To generate a docstring, right-click on a class, function, method or module and click on Generate Docstring
.
This will generate a google
-style docstring template that you have to fill out. An example for a good docstring:
def find_largest_distance(point, polygon):
"""Finds the largest distance between a point and the edges of a polygon.
Args:
point (shapely.geometry.Point): shapely point object
polygon (shapely.geometry.Polygon): shapely polygon object
Returns:
float: the largest distance between a point and the edges of a polygon
"""
distance_list = np.array([])
for poly_point in list(zip(*polygon.exterior.coords.xy)):
distance = point.distance(Point(poly_point))
distance_list = np.append(distance_list, distance)

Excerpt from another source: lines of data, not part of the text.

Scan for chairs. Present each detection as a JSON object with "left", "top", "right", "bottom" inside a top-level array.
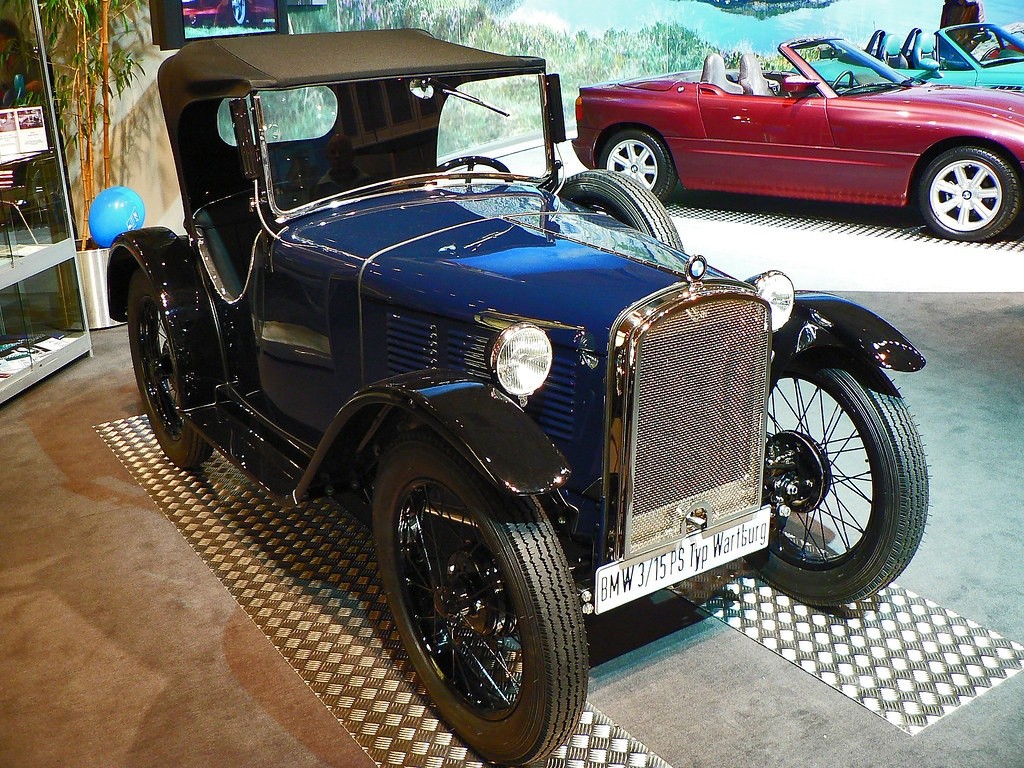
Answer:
[
  {"left": 738, "top": 53, "right": 778, "bottom": 96},
  {"left": 913, "top": 31, "right": 941, "bottom": 72},
  {"left": 192, "top": 180, "right": 314, "bottom": 305},
  {"left": 699, "top": 54, "right": 744, "bottom": 95},
  {"left": 879, "top": 33, "right": 909, "bottom": 70}
]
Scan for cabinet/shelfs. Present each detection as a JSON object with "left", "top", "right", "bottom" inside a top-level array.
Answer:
[{"left": 0, "top": 0, "right": 95, "bottom": 408}]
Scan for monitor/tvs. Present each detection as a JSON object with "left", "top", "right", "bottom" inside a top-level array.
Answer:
[{"left": 148, "top": 0, "right": 289, "bottom": 51}]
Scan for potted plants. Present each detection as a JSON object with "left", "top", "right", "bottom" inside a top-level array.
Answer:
[{"left": 0, "top": 0, "right": 147, "bottom": 333}]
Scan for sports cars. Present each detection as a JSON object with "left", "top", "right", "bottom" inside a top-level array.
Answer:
[
  {"left": 571, "top": 35, "right": 1023, "bottom": 245},
  {"left": 789, "top": 22, "right": 1024, "bottom": 96}
]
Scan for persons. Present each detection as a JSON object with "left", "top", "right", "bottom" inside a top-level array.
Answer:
[
  {"left": 940, "top": 0, "right": 986, "bottom": 60},
  {"left": 0, "top": 17, "right": 63, "bottom": 226},
  {"left": 313, "top": 133, "right": 378, "bottom": 201}
]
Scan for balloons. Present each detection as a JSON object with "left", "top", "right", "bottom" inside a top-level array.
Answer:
[{"left": 87, "top": 185, "right": 146, "bottom": 248}]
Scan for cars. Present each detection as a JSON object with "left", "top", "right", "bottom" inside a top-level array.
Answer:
[{"left": 102, "top": 27, "right": 932, "bottom": 768}]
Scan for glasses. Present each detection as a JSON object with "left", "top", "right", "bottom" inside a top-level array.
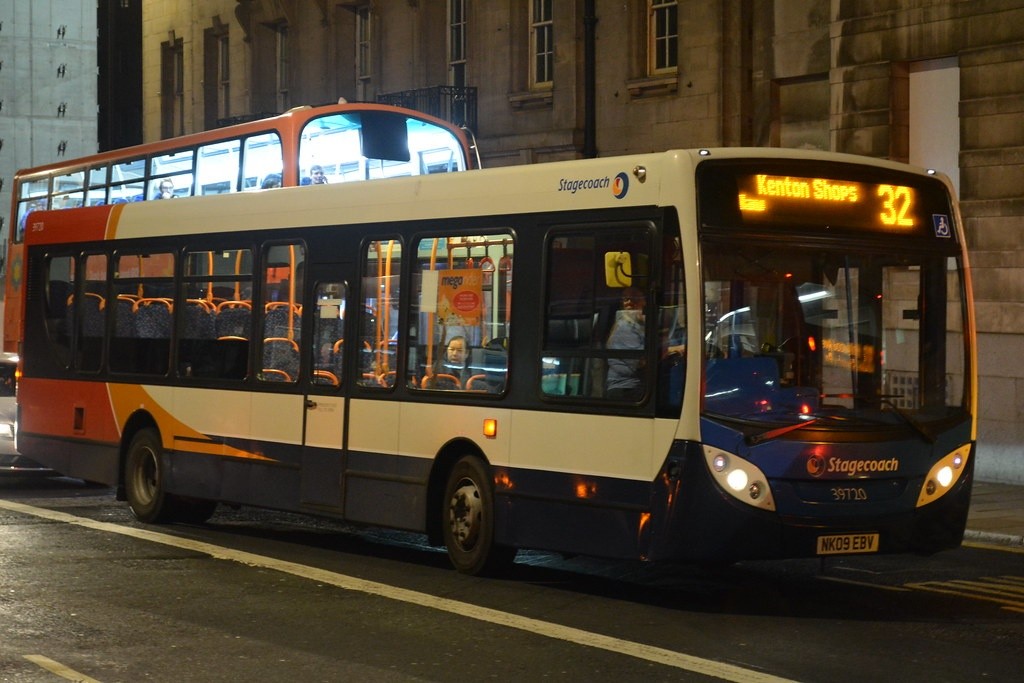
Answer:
[{"left": 621, "top": 294, "right": 640, "bottom": 303}]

max_distance = max(distance_list)
return max_distance
because:
- short and easy to understand description
- starts with a verb in third person
-
type
of the args are given - args and returns are described sufficiently
Where necessary, add additional information using comments.
Naming Convention
Follow Guido's recommendations (taken from Google Python Styleguide):
Type | Public | Internal |
---|---|---|
Packages | shortlower |
|
Modules | short_lower |
_module_in_c |
Classes | CapWords |
_CapWords |
Exceptions | CapWords |
|
Functions | lower_with_under() |
_lower_with_under() |
Global/Class Constants | CAPS_WITH_UNDER |
_CAPS_WITH_UNDER |
Global/Class Variables | lower_with_under |
_lower_with_under |
Instance Variables | lower_with_under |
_lower_with_under (protected) |
Method Names | lower_with_under() |
_lower_with_under() (protected) |
Function/Method Parameters | lower_with_under |
|
Local Variables | lower_with_under |
For better readability, use meaningful, expressive names instead of hard-to-understand short names. Don’t drop letters from your source code. Although dropped letters in names like memcpy
(memory copy) and strcmp
(string compare) were popular in the C programming language before the 1990s, they’re an unreadable style of naming that you shouldn’t use today. If a name isn’t easily pronounceable, it isn’t easily understood.
Additionally, feel free to use short phrases that can make your code read like plain English. For example, number_of_trials
is more readable than simply number_trials
.
Use a spell checker.
Code Structure
The maximum line length is 120 characters.
Whitespaces should be automatically deleted; the autoformatter should take care of this.
Improve readability by limiting the number of nested statements.
Preferrably write short functions, and pure functions that can be tested.
Packaging and Deployment
Check the Packaging Flow for thorough and up-to-date information about packaging.
Update the pyproject.toml
file by filling out the correct metadata, project names, dependencies and paths to modules.
If you have used a project structure with a src
folder, you will need to replace the "."
by "src"
in [tool.setuptools.packages.find]
.
To try out packaging before deploying a version you can be proud of into the world, use the test instance, TestPyPI (as stated in the packaging flow). The adjustment to PyPI is minor.